Required work>
- A) Please answer these from the article on Christopher O’Riley at the Sottile:
(i) On what date was it posted?
(ii) Which NPR broadcast does O’Riley host?
(iii) In which series is he the second featured pianist this year?
- B) Render the records as a two-column CSV with the columns text and answer, one row per record, each field quoted and line breaks replaced by spaces. Begin at the line of the records that contains "Observing this captured scene, out of" and stop after the last record.

Extracted text>

>>

Christopher O’Riley at the Sottile

Monday, November 1, 2010
by

Christopher O’Riley

THE WELL-KNOWN HOST of NPR’s “From The Top” broadcast will be at the Sottile this Thursday as the second featured pianist in this year’s International Piano Series at the College of Charleston. You often hear Christopher accompanying his radio guests on the piano, but you have probably never heard him play this level of solo pieces. Just in case you don’t have enough time before the lights go down Thursday night, here’s an advance look at the program notes—which might also come in handy if you want to listen to recordings of the works beforehand.

<<

Raw data>

>>

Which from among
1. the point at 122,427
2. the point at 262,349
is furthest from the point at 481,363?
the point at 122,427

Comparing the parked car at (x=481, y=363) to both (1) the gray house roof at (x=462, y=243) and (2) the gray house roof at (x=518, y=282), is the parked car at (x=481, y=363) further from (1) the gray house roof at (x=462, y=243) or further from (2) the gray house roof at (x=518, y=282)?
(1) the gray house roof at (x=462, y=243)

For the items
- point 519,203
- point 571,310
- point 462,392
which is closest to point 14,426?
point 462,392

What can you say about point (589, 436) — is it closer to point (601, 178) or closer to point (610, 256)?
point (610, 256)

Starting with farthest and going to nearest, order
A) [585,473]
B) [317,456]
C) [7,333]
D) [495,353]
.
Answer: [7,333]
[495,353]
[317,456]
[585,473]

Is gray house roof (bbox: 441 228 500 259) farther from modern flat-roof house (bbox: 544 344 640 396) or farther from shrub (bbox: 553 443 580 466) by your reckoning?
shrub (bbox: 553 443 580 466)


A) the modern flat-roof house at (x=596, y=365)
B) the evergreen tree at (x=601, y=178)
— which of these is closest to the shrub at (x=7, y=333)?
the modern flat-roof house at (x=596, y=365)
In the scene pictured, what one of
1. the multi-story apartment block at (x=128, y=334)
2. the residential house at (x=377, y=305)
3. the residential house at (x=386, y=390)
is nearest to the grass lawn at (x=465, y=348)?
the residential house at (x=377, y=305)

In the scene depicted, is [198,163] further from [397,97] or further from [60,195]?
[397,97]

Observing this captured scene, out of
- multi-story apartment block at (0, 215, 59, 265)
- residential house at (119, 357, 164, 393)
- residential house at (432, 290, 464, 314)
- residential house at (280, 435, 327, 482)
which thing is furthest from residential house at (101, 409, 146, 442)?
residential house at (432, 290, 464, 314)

<<

The replies>
- A)
(i) Monday, November 1, 2010
(ii) “From The Top”
(iii) The International Piano Series at the College of Charleston

- B)
text,answer
"Observing this captured scene, out of - multi-story apartment block at (0, 215, 59, 265) - residential house at (119, 357, 164, 393) - residential house at (432, 290, 464, 314) - residential house at (280, 435, 327, 482) which thing is furthest from residential house at (101, 409, 146, 442)?","residential house at (432, 290, 464, 314)"